Por Pfag /@PedroAranguren
“Uno de los aspectos que más impresiona en la carrera política de Bolívar es la aguda conciencia de fracaso que la permea, sobre todo-pero exclusivamente- en sus etapas postreras. Son incontables las manifestaciones al respecto en su voluminosa correspondencia…”*Aníbal Romero

Aquí todo el mundo se ha barnizado con una gruesa capa de patriotismo barato autoproclamándose bolivariano, comenzando por el avispado de Páez que expulsó en 1830 a Bolívar del territorio de Venezuela, para venir en 1842 con un encendido bolivarianismo falso que no le cabía de gozo a traer los restos del gran hombre, acompañado de los más acérrimos enemigos de El Libertador que en 1830 le sirvieron de mercenarios al corajudo luchador de Las Queseras del Medio en el arte de defenestrar a Bolívar para quedarse con el poder en Venezuela y desmembrar el sueño más grande del Padre de la Patria, La Gran Colombia.
La primera conclusión es que la bellaquería política no es nueva en Venezuela, hundiendo sus raíces en aquellos tiempos fundacionales.

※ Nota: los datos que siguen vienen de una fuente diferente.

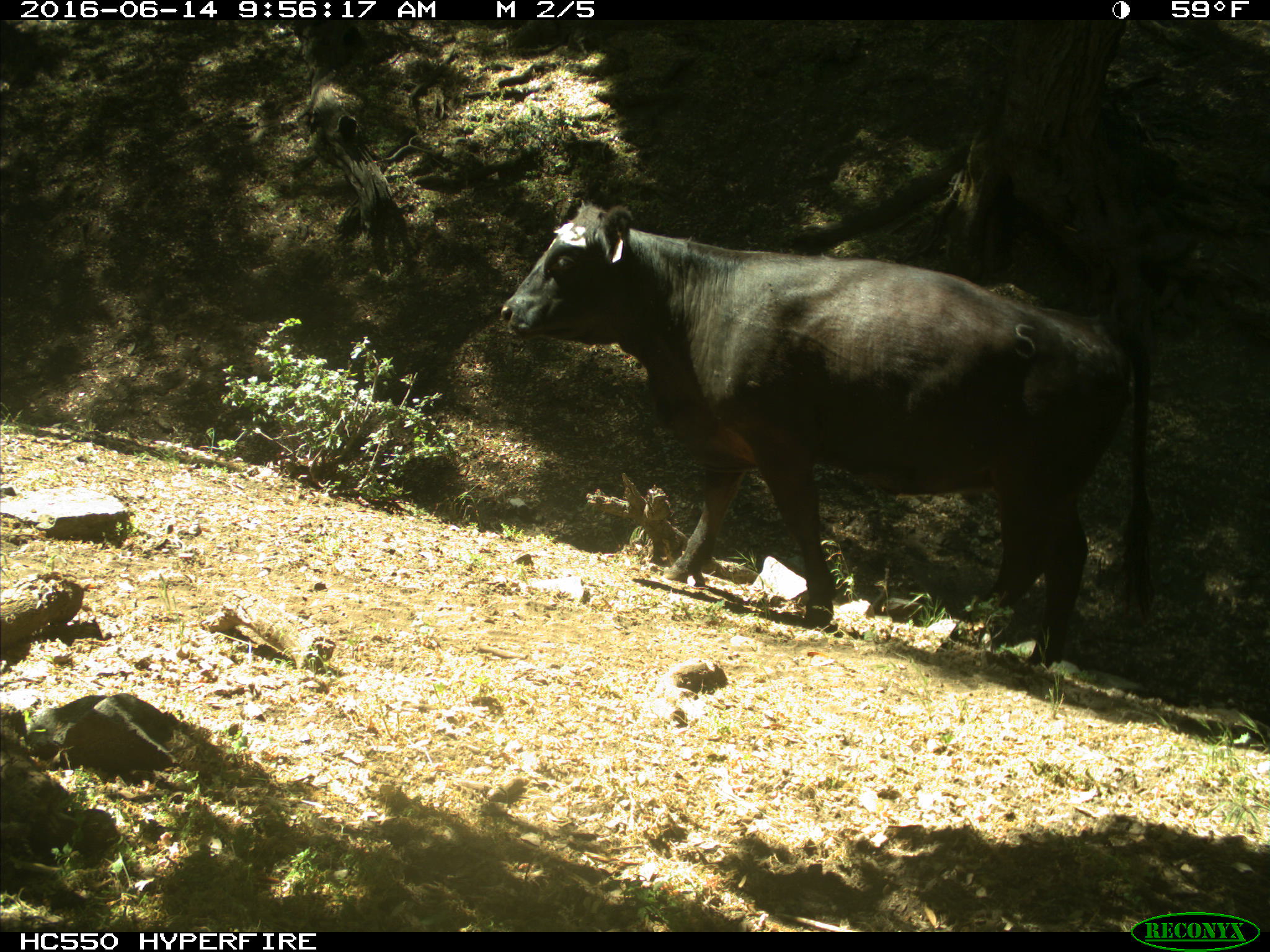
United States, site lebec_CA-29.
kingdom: Animalia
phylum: Chordata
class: Mammalia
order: Artiodactyla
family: Bovidae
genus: Bos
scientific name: Bos taurus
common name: domestic cow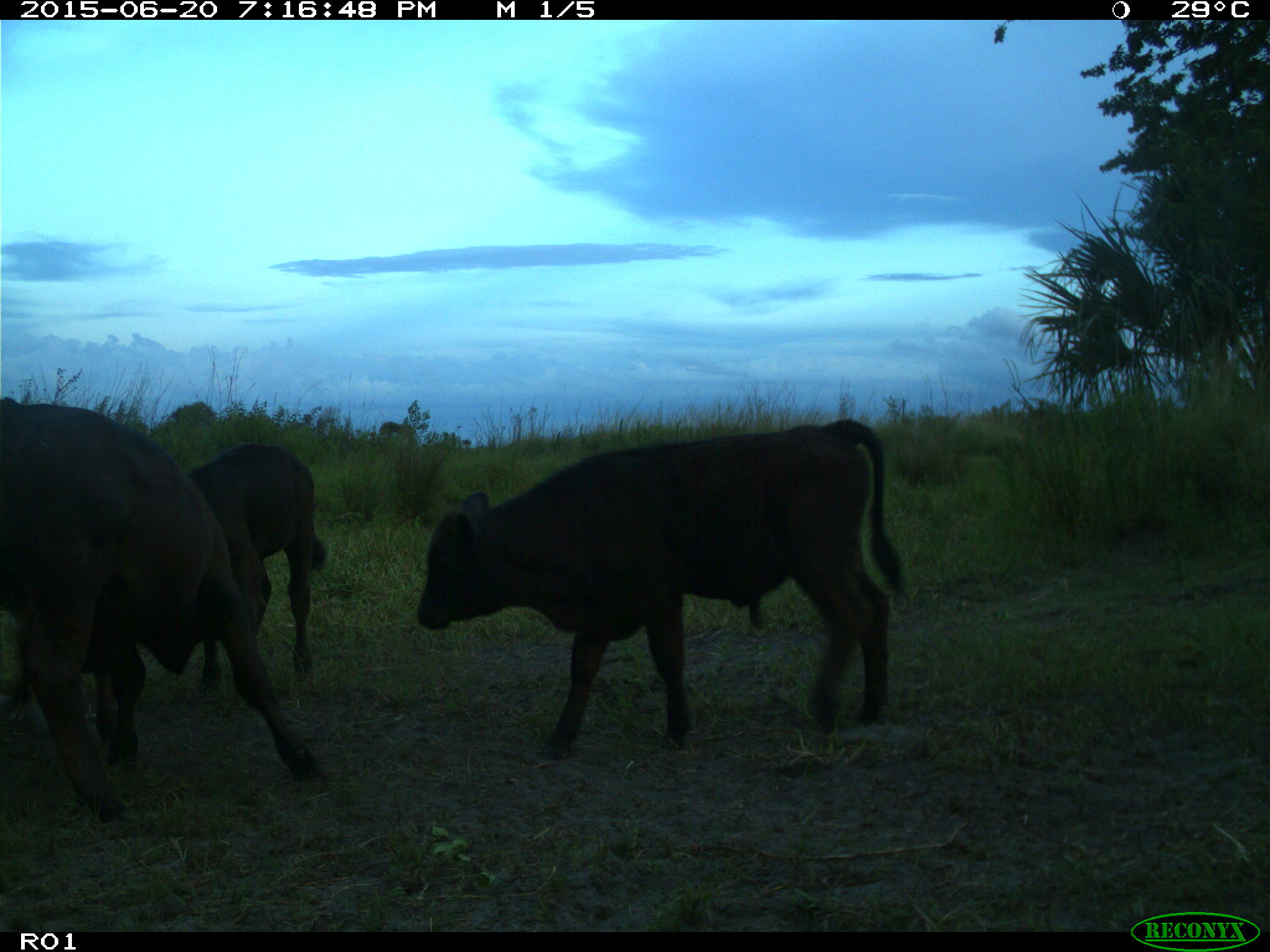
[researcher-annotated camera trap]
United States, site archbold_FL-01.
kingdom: Animalia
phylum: Chordata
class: Mammalia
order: Artiodactyla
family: Bovidae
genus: Bos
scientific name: Bos taurus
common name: domestic cow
Bos taurus (domestic cow).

La segunda, es que utilizamos las palabras sin darle ningún contexto literal, porque, ¿cómo podrían declararse bolivarianos aquellos mismos que desmembraron con sus propias manos la gran obra de Bolívar?

El tercer aspecto a resaltar es que, habiéndose declarado Bolívar un fracasado-recuerden aquella frase lapidaria: “He arado en el mar”-, sin embargo, en aquella fiesta de celebración orgiástica que embargó a Caracas con ocasión de la expatriación de los restos de Simón Bolívar, en 1842, a nadie se le ocurrió hacer un aparte para hincar el discurso en aquella parte en que Bolívar asumía su fracaso más voluminoso, y es que está corroborado históricamente que mucha gente quiere ser más bolivariana que Bolívar, claro, se entiende, de la boca para fuera.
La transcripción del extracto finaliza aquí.